━━ Pasaje dado ━━

Si bien el significado típico del lavamiento no fue revelado hasta que la obra de redención de Cristo había sido consumada, nosotros encontramos una comprensión notable de su significado más profundo entre los creyentes del Antiguo Testamento. La fe de ellos trascendió el grado de revelación divina del momento –en contraste con nosotros mismos quienes estamos a menudo ¡muy por detrás de los pensamientos de Dios que nos han sido revelados! David oró una vez a Dios en angustia de alma: «Lávame más y más de mi maldad, y límpiame de mi pecado… Purifícame con hisopo, y seré limpio; lávame, y seré más blanco que la nieve» (Sal. 51:2, 7; cf. Lev. 14:4, 6; Núm. 19:6, 9). Él había reconocido que el lavamiento exterior impuesto en la Ley no podía eliminar un solo pecado; ello solo podía ser un símbolo del verdadero lavamiento de corazón y conciencia que viene de Dios mismo (cf. Sal. 51:16-17; Hebr. 9:9-10).
Llegados a este punto sería bueno analizar hasta dónde hemos llegado hasta ahora. En nuestras consideraciones hemos visto que necesitamos limpieza al comienzo de nuestra vida de fe: una mediante la sangre de Cristo y la otra mediante el agua de la Palabra de Dios. La sangre es rociada, el agua es aplicada como un medio de lavar. La aspersión de sangre logra la limpieza judicial de nuestra culpa sobre el terreno de la expiación conforme al juicio de Dios del mal. El lavamiento con agua, por otra parte, produce nuestra limpieza moral de la contaminación del pecado. ¡Cuán variado y perfecto es el efecto de la obra de Cristo y de Dios en cada uno que confía en ella!

━━━
━━ Datos proporcionados ━━

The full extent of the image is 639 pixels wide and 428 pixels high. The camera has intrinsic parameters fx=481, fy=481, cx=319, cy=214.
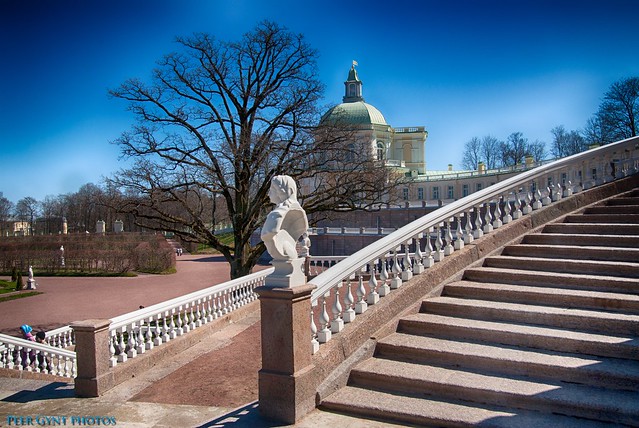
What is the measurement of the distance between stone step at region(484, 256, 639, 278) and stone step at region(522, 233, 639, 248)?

━━━

▶ [Las tareas]:
a. Responde a estas preguntas sobre el pasaje del lavamiento:
(i) ¿Qué versículos del Salmo 51 se citan con la oración de David?
(ii) ¿Con qué pide David ser purificado?
(iii) ¿Qué produce el lavamiento con agua?
b. Reproduce sin cambios el fragmento del pasaje sobre el lavamiento que va desde "Llegados a este" hasta "confía en ella!", ambos incluidos.
Los datos no tienen relación con el pasaje sobre el lavamiento.

▶ [Las respuestas]:
a.
(i) Los versículos 2 y 7.
(ii) Con hisopo.
(iii) Nuestra limpieza moral de la contaminación del pecado.

b.
Llegados a este punto sería bueno analizar hasta dónde hemos llegado hasta ahora. En nuestras consideraciones hemos visto que necesitamos limpieza al comienzo de nuestra vida de fe: una mediante la sangre de Cristo y la otra mediante el agua de la Palabra de Dios. La sangre es rociada, el agua es aplicada como un medio de lavar. La aspersión de sangre logra la limpieza judicial de nuestra culpa sobre el terreno de la expiación conforme al juicio de Dios del mal. El lavamiento con agua, por otra parte, produce nuestra limpieza moral de la contaminación del pecado. ¡Cuán variado y perfecto es el efecto de la obra de Cristo y de Dios en cada uno que confía en ella!